TRIZの発想カード化について述べた文章を、その最後の文の後から引き継いで書き進めてください。

出典本文

----------

今日と明日、宮城大学で感性工学会が開かれます。私も発想ツールの「カード化の効能」というテーマで発表をいたします。特に智慧カード(TRIZベースの発想トリガー・カード)について、ユーザから寄せられた声を整理分析したものをお話しします。

TRIZシンポジウムでの報告とはまた違った観点で報告を(特に感性的にどのような意味合いを持つのかを)行います。

今回の発表は、小さな発見・気づきに近い報告を行う発表です。学会発表としては萌芽的なレベルなので、謙虚に学会参加者の方に少しでもヒントになれば、との思いでご報告したいと思います。


〜予稿集原稿〜


■タイトル(Title)
TRIZ(技術開発理論)の発想カード化事例にみるカード化の効能
Card Effect by Case of making Ideation Card-Tool based on TRIZ

■キーワード(KEYWORDS)
創造性開発、技術革新、教育
Creativity development, Innovation, Education


■本文
1.はじめに
TRIZ(技術的な発想を促進する理論)は、技術的思考に基づく発想支援の理論として世界的に知られている。しかし、その理論の実践のたびに、詳細な内容の書物の参照が必要となり、これがTRIZ の活用の上で大きなネックとなっている。宮城TRIZ 研究会ではこうした現場での課題を解決するツールの開発とその現場での適用を試みた。

2.現場での課題
技術者は、現場において実物(装置や部品)を前にTRIZで発想しようとすると、次の2 つを確保する必要がある。
(1)十分な明かり
(2)充分な時間
現場では、どちらも手に入りにくく、またそれらのない環境下で詳細な書物を参照する作業は大きなストレスとなる。また、あるアイデアに便乗して次々と派生アイデアを出すことの効能はブレインストーミング法にも謳われており、書物を参照しながらの発想作業は発想のリズム感とも言うべき「ノリ」に影響を与える。そこで、我々は、TRIZ理論を背景に持ちながらも、TRIZ を簡便に現場で使えるようにしたいと考え独自ツールを開発を試みた(図1)。

----------

抜粋データ
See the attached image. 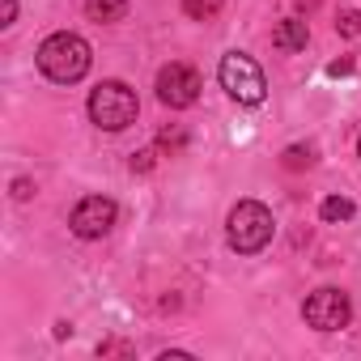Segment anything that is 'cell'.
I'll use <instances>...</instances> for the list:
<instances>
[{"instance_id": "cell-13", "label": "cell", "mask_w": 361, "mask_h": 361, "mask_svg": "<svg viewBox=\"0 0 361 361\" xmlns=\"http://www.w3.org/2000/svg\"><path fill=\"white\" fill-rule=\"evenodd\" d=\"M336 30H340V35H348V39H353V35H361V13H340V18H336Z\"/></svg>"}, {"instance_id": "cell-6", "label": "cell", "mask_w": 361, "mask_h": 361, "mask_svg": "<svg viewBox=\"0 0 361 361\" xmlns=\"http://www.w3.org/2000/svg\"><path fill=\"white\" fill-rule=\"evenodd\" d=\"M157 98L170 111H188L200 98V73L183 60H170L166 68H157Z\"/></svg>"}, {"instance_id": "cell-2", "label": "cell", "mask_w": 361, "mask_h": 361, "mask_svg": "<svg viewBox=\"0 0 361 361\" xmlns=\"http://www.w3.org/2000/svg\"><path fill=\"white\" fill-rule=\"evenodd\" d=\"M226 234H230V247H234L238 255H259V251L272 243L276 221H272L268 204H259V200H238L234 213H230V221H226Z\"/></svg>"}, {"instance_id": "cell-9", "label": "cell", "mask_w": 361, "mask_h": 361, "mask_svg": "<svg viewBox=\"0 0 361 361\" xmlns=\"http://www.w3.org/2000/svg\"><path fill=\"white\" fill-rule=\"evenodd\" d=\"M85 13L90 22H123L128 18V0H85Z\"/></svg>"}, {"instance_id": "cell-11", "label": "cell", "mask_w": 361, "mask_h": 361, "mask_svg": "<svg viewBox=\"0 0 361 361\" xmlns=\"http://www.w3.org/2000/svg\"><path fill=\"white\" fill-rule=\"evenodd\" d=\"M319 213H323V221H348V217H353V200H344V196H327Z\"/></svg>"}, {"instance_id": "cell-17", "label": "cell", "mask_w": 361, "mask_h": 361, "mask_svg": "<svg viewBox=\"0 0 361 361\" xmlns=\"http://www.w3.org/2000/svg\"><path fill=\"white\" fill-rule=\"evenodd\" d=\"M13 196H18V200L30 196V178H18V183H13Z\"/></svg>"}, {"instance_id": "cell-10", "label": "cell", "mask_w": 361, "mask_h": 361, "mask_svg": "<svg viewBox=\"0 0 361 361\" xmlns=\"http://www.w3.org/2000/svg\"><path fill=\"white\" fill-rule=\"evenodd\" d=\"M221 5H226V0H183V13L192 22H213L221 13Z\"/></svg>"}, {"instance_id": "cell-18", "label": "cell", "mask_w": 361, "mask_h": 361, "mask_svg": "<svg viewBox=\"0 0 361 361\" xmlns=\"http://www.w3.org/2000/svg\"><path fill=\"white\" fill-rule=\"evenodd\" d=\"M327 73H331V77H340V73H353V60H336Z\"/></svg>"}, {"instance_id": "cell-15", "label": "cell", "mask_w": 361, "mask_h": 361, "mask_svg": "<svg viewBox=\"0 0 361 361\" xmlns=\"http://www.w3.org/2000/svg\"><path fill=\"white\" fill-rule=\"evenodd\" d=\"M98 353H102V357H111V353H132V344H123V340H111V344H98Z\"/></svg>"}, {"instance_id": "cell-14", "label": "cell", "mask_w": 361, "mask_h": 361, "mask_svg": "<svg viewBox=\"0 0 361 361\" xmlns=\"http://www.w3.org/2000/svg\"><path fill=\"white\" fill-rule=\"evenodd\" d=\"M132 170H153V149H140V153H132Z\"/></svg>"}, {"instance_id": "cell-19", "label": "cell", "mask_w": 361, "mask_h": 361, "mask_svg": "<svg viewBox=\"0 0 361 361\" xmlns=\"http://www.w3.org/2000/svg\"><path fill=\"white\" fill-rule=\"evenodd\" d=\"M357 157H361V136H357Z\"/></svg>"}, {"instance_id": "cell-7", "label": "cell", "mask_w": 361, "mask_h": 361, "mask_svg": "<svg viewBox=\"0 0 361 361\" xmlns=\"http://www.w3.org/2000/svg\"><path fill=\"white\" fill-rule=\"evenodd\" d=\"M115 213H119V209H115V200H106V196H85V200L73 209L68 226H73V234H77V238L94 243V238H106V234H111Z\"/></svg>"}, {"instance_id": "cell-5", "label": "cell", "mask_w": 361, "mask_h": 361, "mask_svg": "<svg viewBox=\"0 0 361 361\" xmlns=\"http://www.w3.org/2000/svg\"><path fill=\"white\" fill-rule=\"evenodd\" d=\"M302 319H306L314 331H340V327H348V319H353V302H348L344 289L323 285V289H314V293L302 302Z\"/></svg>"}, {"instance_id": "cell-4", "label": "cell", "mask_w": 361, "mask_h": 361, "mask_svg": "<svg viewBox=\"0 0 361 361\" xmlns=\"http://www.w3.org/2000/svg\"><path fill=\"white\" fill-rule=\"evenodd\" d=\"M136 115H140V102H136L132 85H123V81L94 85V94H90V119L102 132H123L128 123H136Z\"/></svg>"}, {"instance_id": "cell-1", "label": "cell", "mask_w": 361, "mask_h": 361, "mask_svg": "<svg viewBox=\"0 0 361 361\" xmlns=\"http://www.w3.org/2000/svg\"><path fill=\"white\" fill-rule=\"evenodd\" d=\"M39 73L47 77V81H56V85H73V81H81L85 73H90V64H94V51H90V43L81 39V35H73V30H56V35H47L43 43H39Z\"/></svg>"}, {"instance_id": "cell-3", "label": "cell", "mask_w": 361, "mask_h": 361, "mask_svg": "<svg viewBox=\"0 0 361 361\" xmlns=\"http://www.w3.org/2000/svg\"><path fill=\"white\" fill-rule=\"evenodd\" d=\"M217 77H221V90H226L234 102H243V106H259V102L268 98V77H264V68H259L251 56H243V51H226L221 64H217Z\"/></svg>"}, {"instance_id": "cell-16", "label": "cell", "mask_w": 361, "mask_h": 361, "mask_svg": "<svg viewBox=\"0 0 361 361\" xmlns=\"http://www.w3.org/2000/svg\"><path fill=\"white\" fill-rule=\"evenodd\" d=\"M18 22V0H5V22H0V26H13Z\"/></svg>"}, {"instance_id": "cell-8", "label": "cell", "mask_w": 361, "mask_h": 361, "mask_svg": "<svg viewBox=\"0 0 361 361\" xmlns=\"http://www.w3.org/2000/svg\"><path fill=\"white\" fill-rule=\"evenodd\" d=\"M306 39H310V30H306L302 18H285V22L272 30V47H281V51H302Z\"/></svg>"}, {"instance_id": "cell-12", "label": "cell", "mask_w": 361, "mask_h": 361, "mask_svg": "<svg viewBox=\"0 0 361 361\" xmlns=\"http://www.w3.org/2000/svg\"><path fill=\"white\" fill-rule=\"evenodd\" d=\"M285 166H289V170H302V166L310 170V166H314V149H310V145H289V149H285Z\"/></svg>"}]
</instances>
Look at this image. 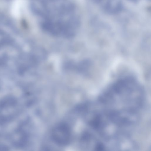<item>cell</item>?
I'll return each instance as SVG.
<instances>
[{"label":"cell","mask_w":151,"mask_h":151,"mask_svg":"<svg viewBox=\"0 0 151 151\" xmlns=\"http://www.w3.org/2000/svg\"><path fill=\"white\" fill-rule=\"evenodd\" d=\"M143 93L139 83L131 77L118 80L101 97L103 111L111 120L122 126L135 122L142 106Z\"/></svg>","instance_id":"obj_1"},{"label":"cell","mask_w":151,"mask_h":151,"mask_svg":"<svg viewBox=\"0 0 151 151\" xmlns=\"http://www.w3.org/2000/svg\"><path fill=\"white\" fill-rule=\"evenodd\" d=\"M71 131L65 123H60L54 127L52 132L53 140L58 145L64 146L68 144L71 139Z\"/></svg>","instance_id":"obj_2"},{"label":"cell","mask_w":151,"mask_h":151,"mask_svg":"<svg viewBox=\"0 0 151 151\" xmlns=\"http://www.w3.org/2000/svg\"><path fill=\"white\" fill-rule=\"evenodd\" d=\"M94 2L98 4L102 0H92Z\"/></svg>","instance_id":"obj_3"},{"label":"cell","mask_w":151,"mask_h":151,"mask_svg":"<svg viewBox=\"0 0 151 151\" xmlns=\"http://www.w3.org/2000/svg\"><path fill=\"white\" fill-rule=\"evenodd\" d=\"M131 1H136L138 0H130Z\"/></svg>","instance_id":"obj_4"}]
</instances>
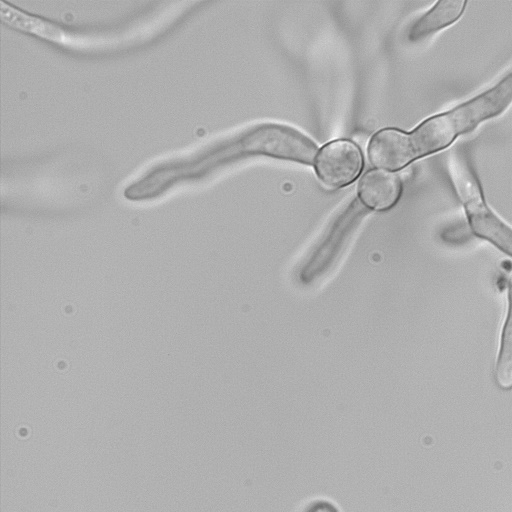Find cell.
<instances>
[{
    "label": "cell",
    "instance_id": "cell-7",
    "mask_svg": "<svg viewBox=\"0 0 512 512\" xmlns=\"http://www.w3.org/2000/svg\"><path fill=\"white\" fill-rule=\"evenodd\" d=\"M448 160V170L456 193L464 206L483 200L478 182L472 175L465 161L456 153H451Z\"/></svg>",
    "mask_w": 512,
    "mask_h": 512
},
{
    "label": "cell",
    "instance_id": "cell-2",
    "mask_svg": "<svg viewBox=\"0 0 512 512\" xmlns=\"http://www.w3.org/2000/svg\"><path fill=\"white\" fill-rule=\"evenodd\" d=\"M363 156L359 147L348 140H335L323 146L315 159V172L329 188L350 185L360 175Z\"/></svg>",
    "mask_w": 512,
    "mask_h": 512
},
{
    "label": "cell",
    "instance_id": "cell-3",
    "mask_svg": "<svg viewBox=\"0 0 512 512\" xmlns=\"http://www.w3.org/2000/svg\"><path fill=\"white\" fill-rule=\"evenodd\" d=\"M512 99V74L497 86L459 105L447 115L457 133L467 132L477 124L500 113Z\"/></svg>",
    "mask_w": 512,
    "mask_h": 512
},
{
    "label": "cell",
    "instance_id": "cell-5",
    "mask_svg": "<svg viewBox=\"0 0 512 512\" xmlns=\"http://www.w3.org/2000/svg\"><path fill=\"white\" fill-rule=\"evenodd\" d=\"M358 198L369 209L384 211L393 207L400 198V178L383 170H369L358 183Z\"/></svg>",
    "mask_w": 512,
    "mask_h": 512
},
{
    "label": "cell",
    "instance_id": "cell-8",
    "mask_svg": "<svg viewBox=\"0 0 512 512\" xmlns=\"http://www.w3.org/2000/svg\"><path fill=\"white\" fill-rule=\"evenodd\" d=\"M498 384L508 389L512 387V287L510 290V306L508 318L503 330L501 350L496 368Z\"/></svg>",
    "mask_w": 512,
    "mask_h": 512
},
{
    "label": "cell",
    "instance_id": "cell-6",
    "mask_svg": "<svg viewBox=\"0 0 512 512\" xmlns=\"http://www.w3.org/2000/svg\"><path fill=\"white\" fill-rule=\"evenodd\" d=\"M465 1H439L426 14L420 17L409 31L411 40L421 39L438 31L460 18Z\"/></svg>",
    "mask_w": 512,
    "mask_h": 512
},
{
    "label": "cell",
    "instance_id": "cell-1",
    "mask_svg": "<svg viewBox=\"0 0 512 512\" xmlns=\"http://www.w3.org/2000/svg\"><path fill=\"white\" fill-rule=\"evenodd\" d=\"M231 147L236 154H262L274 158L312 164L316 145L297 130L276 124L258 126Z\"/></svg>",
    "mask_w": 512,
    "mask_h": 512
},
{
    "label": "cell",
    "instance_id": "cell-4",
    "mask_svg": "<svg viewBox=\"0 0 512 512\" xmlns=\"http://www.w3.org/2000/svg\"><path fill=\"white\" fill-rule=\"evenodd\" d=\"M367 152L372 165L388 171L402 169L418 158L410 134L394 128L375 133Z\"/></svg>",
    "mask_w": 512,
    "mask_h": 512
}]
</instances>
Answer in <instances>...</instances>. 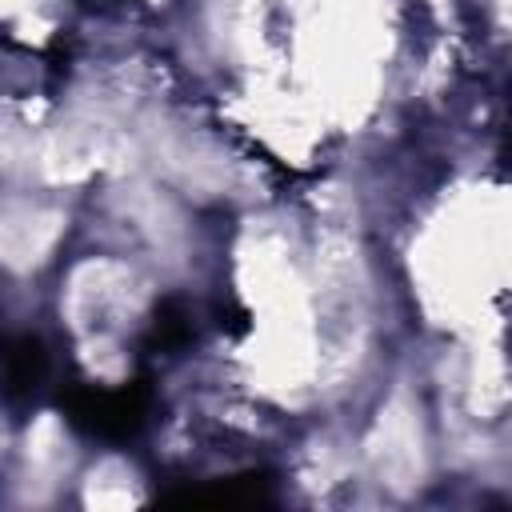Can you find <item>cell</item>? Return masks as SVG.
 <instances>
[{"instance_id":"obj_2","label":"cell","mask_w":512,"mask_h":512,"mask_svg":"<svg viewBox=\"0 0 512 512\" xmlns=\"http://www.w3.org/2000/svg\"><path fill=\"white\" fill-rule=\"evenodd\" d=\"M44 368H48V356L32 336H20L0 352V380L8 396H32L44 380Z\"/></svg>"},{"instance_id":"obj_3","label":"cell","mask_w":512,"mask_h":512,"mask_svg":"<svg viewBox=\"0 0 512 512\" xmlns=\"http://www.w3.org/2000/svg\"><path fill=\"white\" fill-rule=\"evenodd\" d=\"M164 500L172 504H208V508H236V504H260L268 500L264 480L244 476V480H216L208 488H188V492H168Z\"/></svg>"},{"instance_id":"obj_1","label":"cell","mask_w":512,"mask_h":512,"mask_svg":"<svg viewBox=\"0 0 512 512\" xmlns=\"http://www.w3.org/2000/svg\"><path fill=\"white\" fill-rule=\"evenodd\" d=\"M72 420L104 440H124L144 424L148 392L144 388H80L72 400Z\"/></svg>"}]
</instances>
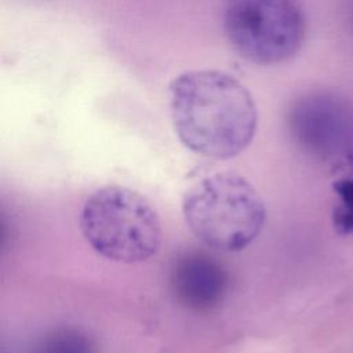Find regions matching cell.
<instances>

----------

解答例
03_chiecard_and_manual.jpg
図1 開発したカード

開発に当たり、多くの議論やテストを試み、結果的には、カード形状となった。このカード(智慧カード)はTRIZ研究者や実践者の口コミなどを経て、先進的TRIZ ユーザーに使われ始めた。そこからカード化による効能と課題もまた見えてきた。

3.カード化の三つの効能
カードを用いたワークショップ等から『カード化することは、発想ツールとしてのよい効果がある』事がわかった。

(1)カードを繰る
「単純だけれども肉体的な動きをもった動作」
 ⇒「意識の切り替え」

(2)カードを見る
「目の前に見えるものが1 つしかない」
 ⇒「思考の集中」

(3)カードを並べる
「微妙な重要度の違いを、並べ方を工夫して表現」
 ⇒「直感的な知的能力の活用」

カードが持つこの3 つの動作は、発想のための頭の使い方を、やりやすくしてくれている。

4.カード化の限界
[ユーザは限定される]
ターゲットユーザを絞り込むことでカードは直感的に扱えるものになっている。ユーザ像に向けて大きく意訳することで、大幅に書籍にある膨大な説明を削ぎ落としても、本質のみを残すことができている。ゆえに、想定ユーザとは大きく異なる人にとっては、直感的な使いやすさは必ずしも保障できない。
[カード化に向く知、向かない知]
“多数の要素”スタイルの知はカード化に向く。“複雑なプロセス”スタイルの知は向かない。カード開発の際に多くの試作やテストプレイを行った。その結果、発想法には「カード化が向いている
もの」と「向いていないもの」があった。カード化、という視点で分類すると、要素群(≒順序を持たないリスト)は、カード化した際に、知的な促進が感じられた。プロセス(≒順序のあるリスト)は、カード化した際に非効率的になりストレス面が強調された。

5.まとめ
発想法のある種の部分は適切にカード化することで効果が高まると期待される。カード化の効能と限界について、詳細な調査を今後の課題としたい。

参考文献
[1]ダレル・マン『TRIZ 実践と効用 体系的技術革新』中川徹監訳、創造開発イニシアチブ、東京、(2004)
[2]アレックス・F・オズボーン『創造力を生かす<新装版>』豊田晃訳、創元社、大阪、(2008)
[3]ブレア・ミラー他『創造的問題解決―なぜ問題が解決できないのか?』弓野憲一他訳、北大路書房、(2006)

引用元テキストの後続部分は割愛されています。